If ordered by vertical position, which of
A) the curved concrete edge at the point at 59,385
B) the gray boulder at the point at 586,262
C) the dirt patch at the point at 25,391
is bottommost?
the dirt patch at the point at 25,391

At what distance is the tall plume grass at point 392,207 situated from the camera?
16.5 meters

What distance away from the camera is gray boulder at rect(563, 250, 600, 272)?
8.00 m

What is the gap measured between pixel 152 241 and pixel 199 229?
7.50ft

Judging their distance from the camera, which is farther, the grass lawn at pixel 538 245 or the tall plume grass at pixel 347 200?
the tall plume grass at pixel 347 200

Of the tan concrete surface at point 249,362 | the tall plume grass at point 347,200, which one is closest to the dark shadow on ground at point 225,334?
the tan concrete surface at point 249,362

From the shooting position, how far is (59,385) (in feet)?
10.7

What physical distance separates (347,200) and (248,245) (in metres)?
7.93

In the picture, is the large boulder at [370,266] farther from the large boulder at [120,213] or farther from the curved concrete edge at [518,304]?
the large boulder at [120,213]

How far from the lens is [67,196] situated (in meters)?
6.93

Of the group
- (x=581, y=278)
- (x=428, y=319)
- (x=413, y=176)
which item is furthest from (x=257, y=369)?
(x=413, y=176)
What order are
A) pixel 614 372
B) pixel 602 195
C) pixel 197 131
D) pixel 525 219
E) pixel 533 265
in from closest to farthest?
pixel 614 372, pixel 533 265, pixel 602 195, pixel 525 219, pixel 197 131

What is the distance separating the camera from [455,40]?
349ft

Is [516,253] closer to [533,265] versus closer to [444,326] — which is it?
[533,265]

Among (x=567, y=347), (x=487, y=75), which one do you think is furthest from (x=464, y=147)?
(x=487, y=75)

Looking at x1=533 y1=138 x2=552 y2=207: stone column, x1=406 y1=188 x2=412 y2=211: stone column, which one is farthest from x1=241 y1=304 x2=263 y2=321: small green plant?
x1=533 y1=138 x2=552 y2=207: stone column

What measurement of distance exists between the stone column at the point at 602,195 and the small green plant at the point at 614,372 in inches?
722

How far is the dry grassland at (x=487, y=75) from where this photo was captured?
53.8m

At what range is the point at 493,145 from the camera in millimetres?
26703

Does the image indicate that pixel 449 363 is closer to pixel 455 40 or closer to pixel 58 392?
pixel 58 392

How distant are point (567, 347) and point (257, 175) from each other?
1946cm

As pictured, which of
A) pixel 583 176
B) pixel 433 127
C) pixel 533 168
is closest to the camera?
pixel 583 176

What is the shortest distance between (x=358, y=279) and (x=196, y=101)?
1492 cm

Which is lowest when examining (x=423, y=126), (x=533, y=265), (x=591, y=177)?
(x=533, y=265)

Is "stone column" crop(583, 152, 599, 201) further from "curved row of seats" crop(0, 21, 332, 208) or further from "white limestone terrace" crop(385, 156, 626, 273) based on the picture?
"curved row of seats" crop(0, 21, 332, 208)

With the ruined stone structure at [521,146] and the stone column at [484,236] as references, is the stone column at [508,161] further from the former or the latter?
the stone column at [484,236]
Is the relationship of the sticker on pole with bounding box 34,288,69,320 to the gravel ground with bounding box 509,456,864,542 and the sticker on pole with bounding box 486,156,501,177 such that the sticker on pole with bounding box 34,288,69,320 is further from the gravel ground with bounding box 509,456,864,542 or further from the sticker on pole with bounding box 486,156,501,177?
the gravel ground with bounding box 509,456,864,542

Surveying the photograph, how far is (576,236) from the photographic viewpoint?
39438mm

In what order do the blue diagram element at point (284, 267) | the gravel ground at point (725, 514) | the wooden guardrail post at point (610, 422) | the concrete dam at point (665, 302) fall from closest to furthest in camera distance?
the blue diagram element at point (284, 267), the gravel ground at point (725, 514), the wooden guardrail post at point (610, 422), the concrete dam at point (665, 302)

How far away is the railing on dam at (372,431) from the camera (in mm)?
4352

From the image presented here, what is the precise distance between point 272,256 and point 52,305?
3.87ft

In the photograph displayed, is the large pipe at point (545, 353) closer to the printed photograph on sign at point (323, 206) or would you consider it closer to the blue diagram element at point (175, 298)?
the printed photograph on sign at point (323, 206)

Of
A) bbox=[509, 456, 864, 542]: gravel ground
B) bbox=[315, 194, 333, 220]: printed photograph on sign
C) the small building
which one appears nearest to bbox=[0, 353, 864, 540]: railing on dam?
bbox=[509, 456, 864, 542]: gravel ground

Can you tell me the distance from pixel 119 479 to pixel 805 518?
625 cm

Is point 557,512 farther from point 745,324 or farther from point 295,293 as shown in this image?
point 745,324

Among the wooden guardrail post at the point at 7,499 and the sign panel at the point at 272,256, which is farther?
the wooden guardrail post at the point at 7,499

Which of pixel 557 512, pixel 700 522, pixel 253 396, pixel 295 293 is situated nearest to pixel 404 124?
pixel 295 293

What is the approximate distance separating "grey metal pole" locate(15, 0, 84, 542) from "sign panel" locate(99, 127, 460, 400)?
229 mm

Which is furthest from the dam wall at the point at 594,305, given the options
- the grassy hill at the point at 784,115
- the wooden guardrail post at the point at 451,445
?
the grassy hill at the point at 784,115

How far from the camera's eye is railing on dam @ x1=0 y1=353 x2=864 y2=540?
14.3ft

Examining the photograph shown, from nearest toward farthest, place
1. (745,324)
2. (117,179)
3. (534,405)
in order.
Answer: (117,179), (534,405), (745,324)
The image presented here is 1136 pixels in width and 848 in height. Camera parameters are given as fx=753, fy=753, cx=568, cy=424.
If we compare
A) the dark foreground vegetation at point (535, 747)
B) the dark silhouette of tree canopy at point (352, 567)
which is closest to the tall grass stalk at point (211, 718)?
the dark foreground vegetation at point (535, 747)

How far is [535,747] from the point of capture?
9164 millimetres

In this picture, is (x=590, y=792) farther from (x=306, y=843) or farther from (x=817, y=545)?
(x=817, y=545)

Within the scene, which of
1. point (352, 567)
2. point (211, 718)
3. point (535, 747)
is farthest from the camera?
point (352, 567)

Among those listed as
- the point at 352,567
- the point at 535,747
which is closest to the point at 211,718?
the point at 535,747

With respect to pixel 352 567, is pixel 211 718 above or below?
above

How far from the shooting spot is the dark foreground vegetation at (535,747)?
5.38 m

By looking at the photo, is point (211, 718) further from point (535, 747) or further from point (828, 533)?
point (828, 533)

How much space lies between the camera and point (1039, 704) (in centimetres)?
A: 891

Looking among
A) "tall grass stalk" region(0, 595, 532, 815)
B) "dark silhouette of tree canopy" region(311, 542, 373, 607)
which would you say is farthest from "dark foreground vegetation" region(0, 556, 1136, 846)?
------------------------------
▶ _JOB_
Copy out every line of the listing above word for word.

▶ _TASK SOLUTION_
If ordered by vertical position, which of
A) the curved concrete edge at the point at 59,385
B) the gray boulder at the point at 586,262
C) the dirt patch at the point at 25,391
is bottommost?
the dirt patch at the point at 25,391

At what distance is the tall plume grass at point 392,207 situated from the camera?
16.5 meters

What distance away from the camera is gray boulder at rect(563, 250, 600, 272)?
8.00 m

What is the gap measured between pixel 152 241 and pixel 199 229?
7.50ft

Judging their distance from the camera, which is farther, the grass lawn at pixel 538 245 or the tall plume grass at pixel 347 200?
the tall plume grass at pixel 347 200

Of the tan concrete surface at point 249,362 | the tall plume grass at point 347,200, which one is closest to the dark shadow on ground at point 225,334?
the tan concrete surface at point 249,362

From the shooting position, how far is (59,385) (in feet)?
10.7

What physical distance separates (347,200) and (248,245) (in metres)?
7.93

In the picture, is the large boulder at [370,266] farther from the large boulder at [120,213] or farther from the curved concrete edge at [518,304]?
the large boulder at [120,213]

How far from the lens is [67,196] situated (in meters)?
6.93

Of the group
- (x=581, y=278)
- (x=428, y=319)
- (x=413, y=176)
which item is furthest from (x=257, y=369)?
(x=413, y=176)
What order are
A) pixel 614 372
B) pixel 602 195
C) pixel 197 131
D) pixel 525 219
E) pixel 533 265
in from closest to farthest?
pixel 614 372, pixel 533 265, pixel 602 195, pixel 525 219, pixel 197 131

What is the distance separating the camera from [455,40]?
349ft

Is [516,253] closer to [533,265] versus closer to [444,326] — which is it?
[533,265]

Among (x=567, y=347), (x=487, y=75), which one do you think is furthest from (x=464, y=147)?
(x=487, y=75)

Looking at x1=533 y1=138 x2=552 y2=207: stone column, x1=406 y1=188 x2=412 y2=211: stone column, which one is farthest from x1=241 y1=304 x2=263 y2=321: small green plant?
x1=533 y1=138 x2=552 y2=207: stone column

What measurement of distance exists between the stone column at the point at 602,195 and the small green plant at the point at 614,372 in inches?
722

How far is the dry grassland at (x=487, y=75) from where this photo was captured?
53.8m

At what range is the point at 493,145 from the camera in millimetres?
26703

Does the image indicate that pixel 449 363 is closer to pixel 455 40 or closer to pixel 58 392?
pixel 58 392

How distant are point (567, 347) and point (257, 175) from each other?
1946cm

As pictured, which of
A) pixel 583 176
B) pixel 433 127
C) pixel 533 168
is closest to the camera?
pixel 583 176

What is the shortest distance between (x=358, y=279) and (x=196, y=101)?
1492 cm

Which is lowest when examining (x=423, y=126), (x=533, y=265), (x=591, y=177)?
(x=533, y=265)

Is "stone column" crop(583, 152, 599, 201) further from "curved row of seats" crop(0, 21, 332, 208) or further from "white limestone terrace" crop(385, 156, 626, 273) based on the picture?
"curved row of seats" crop(0, 21, 332, 208)

With the ruined stone structure at [521,146] and the stone column at [484,236] as references, is the stone column at [508,161] further from the former or the latter?
the stone column at [484,236]
Is the relationship of the sticker on pole with bounding box 34,288,69,320 to the gravel ground with bounding box 509,456,864,542 and the sticker on pole with bounding box 486,156,501,177 such that the sticker on pole with bounding box 34,288,69,320 is further from the gravel ground with bounding box 509,456,864,542 or further from the sticker on pole with bounding box 486,156,501,177?
the gravel ground with bounding box 509,456,864,542

Surveying the photograph, how far is (576,236) from the photographic viewpoint?
39438mm

In what order do the blue diagram element at point (284, 267) | the gravel ground at point (725, 514) | the wooden guardrail post at point (610, 422) | the concrete dam at point (665, 302) fall from closest to furthest in camera distance?
the blue diagram element at point (284, 267), the gravel ground at point (725, 514), the wooden guardrail post at point (610, 422), the concrete dam at point (665, 302)

How far away is the railing on dam at (372,431) from the camera (in mm)?
4352

From the image presented here, what is the precise distance between point 272,256 and point 52,305?
3.87ft

In the photograph displayed, is the large pipe at point (545, 353) closer to the printed photograph on sign at point (323, 206) or would you consider it closer to the blue diagram element at point (175, 298)?
the printed photograph on sign at point (323, 206)

Of
A) bbox=[509, 456, 864, 542]: gravel ground
B) bbox=[315, 194, 333, 220]: printed photograph on sign
C) the small building
which one appears nearest to bbox=[0, 353, 864, 540]: railing on dam?
bbox=[509, 456, 864, 542]: gravel ground

Can you tell me the distance from pixel 119 479 to pixel 805 518?
625 cm

Is point 557,512 farther from point 745,324 or farther from point 295,293 as shown in this image?
point 745,324

Among the wooden guardrail post at the point at 7,499 and the sign panel at the point at 272,256, which is farther?
the wooden guardrail post at the point at 7,499

Which of pixel 557 512, pixel 700 522, pixel 253 396, pixel 295 293 is situated nearest to pixel 404 124?
pixel 295 293

What is the approximate distance separating "grey metal pole" locate(15, 0, 84, 542) from "sign panel" locate(99, 127, 460, 400)?
229 mm

Which is furthest from the dam wall at the point at 594,305, given the options
- the grassy hill at the point at 784,115
- the wooden guardrail post at the point at 451,445
?
the grassy hill at the point at 784,115

How far from the camera's eye is railing on dam @ x1=0 y1=353 x2=864 y2=540?
14.3ft

Examining the photograph shown, from nearest toward farthest, place
1. (745,324)
2. (117,179)
3. (534,405)
in order.
Answer: (117,179), (534,405), (745,324)
The image presented here is 1136 pixels in width and 848 in height. Camera parameters are given as fx=753, fy=753, cx=568, cy=424.
If we compare
A) the dark foreground vegetation at point (535, 747)
B) the dark silhouette of tree canopy at point (352, 567)
which is closest to the tall grass stalk at point (211, 718)?
the dark foreground vegetation at point (535, 747)

How far is [535,747] from the point of capture?
9164 millimetres

In this picture, is (x=590, y=792) farther from (x=306, y=843) or farther from (x=817, y=545)?
(x=817, y=545)

Within the scene, which of
1. point (352, 567)
2. point (211, 718)
3. point (535, 747)
is farthest from the camera?
point (352, 567)

Among those listed as
- the point at 352,567
- the point at 535,747
which is closest to the point at 211,718?
the point at 535,747

With respect to pixel 352 567, is pixel 211 718 above or below?
above

How far from the shooting spot is the dark foreground vegetation at (535,747)?
5.38 m

By looking at the photo, is point (211, 718) further from point (535, 747) or further from point (828, 533)?
point (828, 533)

How much space lies between the camera and point (1039, 704) (in centimetres)?
A: 891

Looking among
A) "tall grass stalk" region(0, 595, 532, 815)
B) "dark silhouette of tree canopy" region(311, 542, 373, 607)
which would you say is farthest from "dark foreground vegetation" region(0, 556, 1136, 846)?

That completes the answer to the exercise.